** Opening Text for analysis block **

A common but rarely discussed eye complication of diabetes is dry eye syndrome. According to the American Diabetes Association, 54 percent of people with diabetes suffer from dry eyes.
Though the condition may sound harmless, experts say it should be taken as seriously as other diabetic eye complications like retinopathy, cataract, and glaucoma. They say dry eye syndrome is a common complication of both type 1 and type 2 diabetes due to high blood sugar levels.
Does diabetes cause dry eyes?
Dr Vinod Abichandani, senior diabetes and endocrine physician, Ahmedabad, says insulin plays a critical role in the function of the lacrimal gland, which produces watery parts of our tears. Inadequate insulin levels in people with diabetes can affect its functioning, thus reducing tear production. “Diabetes also affects oil glands in our eyelids that prevent the watery part of our tears from evaporating too quickly after each blink. These glands are responsible for producing tears and maintaining healthy moisture levels in our eyes,” he adds.

** Closing Text for analysis block **
** Opening Extracted material block **

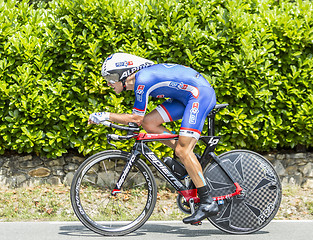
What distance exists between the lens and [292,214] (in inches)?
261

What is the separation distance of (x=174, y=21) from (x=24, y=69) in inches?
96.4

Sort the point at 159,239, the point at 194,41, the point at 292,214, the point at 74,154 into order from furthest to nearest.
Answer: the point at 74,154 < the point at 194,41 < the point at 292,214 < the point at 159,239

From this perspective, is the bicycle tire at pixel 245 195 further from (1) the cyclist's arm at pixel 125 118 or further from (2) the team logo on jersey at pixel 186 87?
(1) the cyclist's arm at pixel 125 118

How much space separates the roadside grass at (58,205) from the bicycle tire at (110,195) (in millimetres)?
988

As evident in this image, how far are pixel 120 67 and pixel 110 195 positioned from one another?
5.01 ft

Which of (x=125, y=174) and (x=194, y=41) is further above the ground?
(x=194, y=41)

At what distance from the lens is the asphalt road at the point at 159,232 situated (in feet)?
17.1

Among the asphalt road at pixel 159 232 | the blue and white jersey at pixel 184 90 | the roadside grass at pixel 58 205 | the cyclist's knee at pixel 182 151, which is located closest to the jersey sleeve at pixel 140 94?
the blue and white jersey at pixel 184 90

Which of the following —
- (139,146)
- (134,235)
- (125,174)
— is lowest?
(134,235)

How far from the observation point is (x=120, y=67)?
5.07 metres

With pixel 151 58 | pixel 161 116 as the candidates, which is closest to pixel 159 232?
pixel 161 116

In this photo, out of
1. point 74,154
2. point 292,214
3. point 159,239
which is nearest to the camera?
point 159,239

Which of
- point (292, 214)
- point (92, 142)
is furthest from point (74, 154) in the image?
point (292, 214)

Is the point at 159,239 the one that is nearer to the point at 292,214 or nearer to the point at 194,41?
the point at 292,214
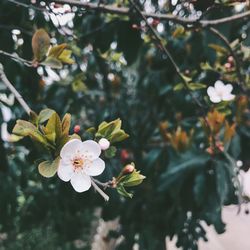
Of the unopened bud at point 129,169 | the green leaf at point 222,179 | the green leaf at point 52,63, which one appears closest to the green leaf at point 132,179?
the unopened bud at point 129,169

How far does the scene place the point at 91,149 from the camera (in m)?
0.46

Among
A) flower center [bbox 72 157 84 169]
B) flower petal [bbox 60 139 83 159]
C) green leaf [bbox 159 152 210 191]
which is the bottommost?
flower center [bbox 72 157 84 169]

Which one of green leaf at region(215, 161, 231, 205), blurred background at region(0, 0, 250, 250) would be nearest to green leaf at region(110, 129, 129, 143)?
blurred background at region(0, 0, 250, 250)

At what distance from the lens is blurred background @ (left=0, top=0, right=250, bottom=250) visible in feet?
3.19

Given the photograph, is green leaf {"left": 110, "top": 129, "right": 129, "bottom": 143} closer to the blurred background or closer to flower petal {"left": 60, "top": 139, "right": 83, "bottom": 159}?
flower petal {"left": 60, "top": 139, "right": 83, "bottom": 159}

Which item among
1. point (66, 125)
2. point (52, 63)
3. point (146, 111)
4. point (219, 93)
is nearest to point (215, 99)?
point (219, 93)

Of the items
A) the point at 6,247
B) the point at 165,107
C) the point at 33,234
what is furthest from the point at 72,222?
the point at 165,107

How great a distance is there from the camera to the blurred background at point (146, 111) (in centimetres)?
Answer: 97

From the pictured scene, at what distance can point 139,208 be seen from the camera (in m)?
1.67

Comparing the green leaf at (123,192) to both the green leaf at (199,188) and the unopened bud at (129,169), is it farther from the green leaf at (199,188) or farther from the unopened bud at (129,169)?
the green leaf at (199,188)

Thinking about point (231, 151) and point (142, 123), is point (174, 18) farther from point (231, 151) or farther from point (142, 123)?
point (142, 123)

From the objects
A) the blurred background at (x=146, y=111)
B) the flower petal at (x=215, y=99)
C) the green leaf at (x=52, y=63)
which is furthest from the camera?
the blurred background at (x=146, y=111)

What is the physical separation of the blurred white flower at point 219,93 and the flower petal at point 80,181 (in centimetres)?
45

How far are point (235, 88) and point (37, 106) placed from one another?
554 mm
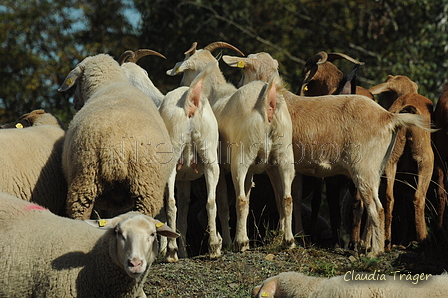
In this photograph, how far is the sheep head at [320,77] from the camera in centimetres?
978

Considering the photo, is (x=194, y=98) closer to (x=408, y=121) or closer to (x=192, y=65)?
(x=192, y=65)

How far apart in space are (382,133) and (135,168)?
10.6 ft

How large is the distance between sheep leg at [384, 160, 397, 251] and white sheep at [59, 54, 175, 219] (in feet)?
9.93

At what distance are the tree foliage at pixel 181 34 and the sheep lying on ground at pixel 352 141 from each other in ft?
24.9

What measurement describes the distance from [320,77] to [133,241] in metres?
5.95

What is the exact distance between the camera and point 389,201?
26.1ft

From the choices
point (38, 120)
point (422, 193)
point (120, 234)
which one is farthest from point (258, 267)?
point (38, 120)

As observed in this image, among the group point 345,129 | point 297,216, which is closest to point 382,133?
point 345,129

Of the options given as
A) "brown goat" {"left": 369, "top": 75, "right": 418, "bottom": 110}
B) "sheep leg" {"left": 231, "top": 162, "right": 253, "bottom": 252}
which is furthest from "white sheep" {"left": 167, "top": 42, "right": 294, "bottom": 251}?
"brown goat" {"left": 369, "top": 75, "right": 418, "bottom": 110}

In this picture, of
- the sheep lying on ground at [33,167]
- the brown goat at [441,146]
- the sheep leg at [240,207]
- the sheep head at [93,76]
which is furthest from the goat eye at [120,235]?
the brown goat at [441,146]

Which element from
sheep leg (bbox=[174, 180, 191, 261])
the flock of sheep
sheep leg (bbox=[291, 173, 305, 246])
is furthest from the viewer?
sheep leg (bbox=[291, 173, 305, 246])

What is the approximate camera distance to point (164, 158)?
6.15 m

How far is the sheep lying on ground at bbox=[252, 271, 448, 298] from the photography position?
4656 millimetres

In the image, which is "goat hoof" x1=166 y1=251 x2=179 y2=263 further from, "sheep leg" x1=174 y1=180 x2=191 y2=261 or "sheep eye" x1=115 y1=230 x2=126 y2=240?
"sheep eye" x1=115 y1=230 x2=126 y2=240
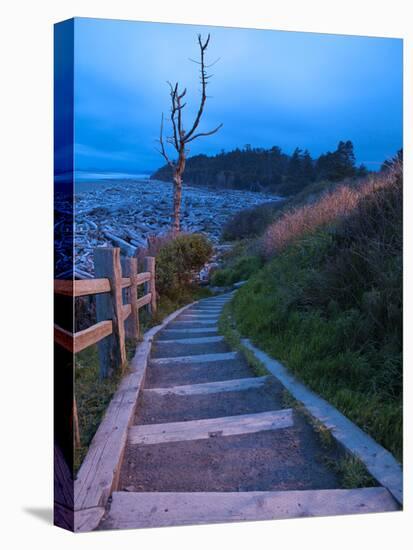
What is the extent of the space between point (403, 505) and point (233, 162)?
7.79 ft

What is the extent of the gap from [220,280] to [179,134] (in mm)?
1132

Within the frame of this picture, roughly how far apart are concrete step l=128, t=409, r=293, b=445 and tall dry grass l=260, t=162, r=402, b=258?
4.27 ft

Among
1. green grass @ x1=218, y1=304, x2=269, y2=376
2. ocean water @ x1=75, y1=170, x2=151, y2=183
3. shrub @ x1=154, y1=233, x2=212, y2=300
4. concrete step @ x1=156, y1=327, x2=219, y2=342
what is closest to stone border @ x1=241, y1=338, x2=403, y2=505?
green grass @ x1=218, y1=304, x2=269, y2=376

** Closing Extracted material block **
** Opening Extracted material block **

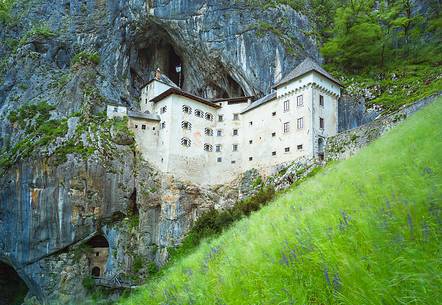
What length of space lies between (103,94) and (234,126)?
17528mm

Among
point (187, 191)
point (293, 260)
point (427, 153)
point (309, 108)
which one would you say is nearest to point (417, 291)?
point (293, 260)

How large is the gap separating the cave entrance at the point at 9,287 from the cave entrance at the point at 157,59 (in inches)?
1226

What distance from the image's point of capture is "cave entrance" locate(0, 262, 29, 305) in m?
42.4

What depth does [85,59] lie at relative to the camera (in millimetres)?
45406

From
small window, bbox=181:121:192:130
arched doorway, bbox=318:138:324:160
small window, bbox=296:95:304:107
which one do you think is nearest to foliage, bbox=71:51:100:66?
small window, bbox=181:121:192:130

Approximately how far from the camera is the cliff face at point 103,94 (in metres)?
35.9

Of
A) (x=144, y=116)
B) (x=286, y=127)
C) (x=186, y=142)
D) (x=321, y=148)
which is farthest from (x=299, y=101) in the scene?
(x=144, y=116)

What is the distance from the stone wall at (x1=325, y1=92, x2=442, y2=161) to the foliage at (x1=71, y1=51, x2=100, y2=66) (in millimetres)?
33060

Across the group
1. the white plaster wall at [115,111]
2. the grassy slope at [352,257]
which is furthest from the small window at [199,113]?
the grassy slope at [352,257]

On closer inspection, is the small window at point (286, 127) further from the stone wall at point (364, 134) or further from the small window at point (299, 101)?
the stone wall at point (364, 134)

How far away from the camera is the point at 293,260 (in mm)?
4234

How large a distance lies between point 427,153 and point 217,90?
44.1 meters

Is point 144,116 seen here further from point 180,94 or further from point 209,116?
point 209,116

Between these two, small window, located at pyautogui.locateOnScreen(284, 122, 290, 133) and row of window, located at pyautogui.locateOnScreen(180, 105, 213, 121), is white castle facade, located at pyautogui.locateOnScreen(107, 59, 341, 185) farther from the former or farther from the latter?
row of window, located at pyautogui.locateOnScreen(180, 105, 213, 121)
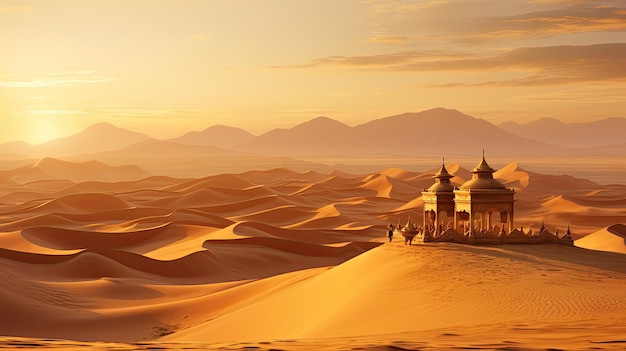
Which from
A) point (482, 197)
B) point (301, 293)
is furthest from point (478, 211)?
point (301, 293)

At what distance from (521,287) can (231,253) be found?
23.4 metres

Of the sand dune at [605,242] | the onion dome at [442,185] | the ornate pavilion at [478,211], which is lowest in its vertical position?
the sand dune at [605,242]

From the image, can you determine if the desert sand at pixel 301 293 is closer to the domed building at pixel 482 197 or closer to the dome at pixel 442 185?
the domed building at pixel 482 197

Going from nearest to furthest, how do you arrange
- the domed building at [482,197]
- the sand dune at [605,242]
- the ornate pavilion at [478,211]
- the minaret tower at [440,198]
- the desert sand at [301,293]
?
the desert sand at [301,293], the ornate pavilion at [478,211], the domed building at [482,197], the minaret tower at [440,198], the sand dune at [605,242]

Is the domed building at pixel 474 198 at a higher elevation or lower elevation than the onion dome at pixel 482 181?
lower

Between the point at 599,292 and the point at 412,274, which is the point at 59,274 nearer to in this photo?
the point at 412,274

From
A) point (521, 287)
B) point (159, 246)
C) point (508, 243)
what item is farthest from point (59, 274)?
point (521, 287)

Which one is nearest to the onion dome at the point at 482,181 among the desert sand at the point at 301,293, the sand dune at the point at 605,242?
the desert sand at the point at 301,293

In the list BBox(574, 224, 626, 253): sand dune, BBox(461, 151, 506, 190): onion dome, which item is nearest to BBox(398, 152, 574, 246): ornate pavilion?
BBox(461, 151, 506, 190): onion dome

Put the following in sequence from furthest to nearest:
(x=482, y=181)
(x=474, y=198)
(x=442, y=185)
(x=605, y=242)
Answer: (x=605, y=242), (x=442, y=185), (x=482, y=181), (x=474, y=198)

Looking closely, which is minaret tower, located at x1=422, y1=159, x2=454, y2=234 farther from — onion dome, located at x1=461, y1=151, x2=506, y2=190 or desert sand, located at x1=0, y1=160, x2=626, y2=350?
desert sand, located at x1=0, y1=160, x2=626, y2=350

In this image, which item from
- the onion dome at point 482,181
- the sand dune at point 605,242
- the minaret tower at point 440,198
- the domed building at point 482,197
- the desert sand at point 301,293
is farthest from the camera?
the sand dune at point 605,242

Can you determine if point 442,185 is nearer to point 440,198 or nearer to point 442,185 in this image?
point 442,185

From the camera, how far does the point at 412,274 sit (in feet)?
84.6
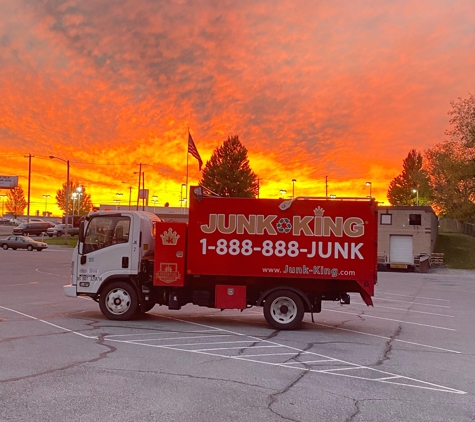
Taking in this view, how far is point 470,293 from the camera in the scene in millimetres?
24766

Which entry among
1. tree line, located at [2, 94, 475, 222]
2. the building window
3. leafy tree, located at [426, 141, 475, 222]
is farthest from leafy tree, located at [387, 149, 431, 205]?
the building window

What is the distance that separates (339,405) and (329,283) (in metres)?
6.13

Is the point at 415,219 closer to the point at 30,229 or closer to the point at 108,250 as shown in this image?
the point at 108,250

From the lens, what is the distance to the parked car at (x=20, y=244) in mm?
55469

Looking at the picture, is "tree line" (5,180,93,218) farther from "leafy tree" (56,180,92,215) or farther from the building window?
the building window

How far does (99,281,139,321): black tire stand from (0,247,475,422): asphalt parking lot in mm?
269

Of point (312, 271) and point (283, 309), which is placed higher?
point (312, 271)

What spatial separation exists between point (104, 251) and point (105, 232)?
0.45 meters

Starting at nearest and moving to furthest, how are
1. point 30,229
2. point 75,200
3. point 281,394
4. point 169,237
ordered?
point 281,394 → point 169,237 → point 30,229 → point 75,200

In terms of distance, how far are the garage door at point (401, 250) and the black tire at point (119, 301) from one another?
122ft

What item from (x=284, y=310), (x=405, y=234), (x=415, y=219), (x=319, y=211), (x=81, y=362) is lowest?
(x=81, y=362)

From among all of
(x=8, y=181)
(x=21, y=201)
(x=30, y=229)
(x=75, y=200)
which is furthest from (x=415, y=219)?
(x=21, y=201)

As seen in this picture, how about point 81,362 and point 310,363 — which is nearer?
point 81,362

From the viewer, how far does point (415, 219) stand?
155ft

** Closing Extracted material block **
** Opening Extracted material block **

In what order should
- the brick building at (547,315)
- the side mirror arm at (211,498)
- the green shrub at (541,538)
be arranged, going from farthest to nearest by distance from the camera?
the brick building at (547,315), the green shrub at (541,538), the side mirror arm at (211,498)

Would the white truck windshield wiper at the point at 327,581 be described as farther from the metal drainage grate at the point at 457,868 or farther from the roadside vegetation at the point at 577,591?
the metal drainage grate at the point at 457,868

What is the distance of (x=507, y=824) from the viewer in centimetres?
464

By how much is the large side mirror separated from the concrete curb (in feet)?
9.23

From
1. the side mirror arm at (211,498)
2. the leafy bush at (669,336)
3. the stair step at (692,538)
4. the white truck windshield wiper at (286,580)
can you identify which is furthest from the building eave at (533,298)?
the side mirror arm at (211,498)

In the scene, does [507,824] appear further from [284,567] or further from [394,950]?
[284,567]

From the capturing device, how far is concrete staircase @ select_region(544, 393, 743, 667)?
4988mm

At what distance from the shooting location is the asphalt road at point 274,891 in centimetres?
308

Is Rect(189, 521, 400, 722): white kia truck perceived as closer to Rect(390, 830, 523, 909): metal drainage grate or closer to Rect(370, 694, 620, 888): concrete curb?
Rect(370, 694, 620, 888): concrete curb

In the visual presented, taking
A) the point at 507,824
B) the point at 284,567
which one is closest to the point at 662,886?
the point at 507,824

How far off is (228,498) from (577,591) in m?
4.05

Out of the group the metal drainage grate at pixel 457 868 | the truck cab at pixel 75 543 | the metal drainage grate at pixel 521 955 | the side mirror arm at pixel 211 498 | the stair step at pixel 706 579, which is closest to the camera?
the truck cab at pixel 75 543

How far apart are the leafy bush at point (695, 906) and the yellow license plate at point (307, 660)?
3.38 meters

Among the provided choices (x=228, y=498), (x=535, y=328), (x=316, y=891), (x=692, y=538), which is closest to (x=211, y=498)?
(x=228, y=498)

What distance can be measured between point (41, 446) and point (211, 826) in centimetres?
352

** Closing Extracted material block **

Directions:
**1)** In the text on diabetes and dry eyes, what share of people with diabetes have dry eyes, according to the American Diabetes Association?
**2)** Decide whether each statement agrees with the text on diabetes and dry eyes, quoting the words that settle it.
(a) Experts say dry eye syndrome deserves the same seriousness as retinopathy, cataract, and glaucoma.
(b) The lacrimal gland produces the oily part of tears.
(c) Dry eye syndrome is a complication of type 1 diabetes only.

Answers per task:
**1)** 54 percent.

**2)**
(a) Yes: "it should be taken as seriously as other diabetic eye complications like retinopathy, cataract, and glaucoma."
(b) No: "the lacrimal gland, which produces watery parts of our tears."
(c) No: "a common complication of both type 1 and type 2 diabetes."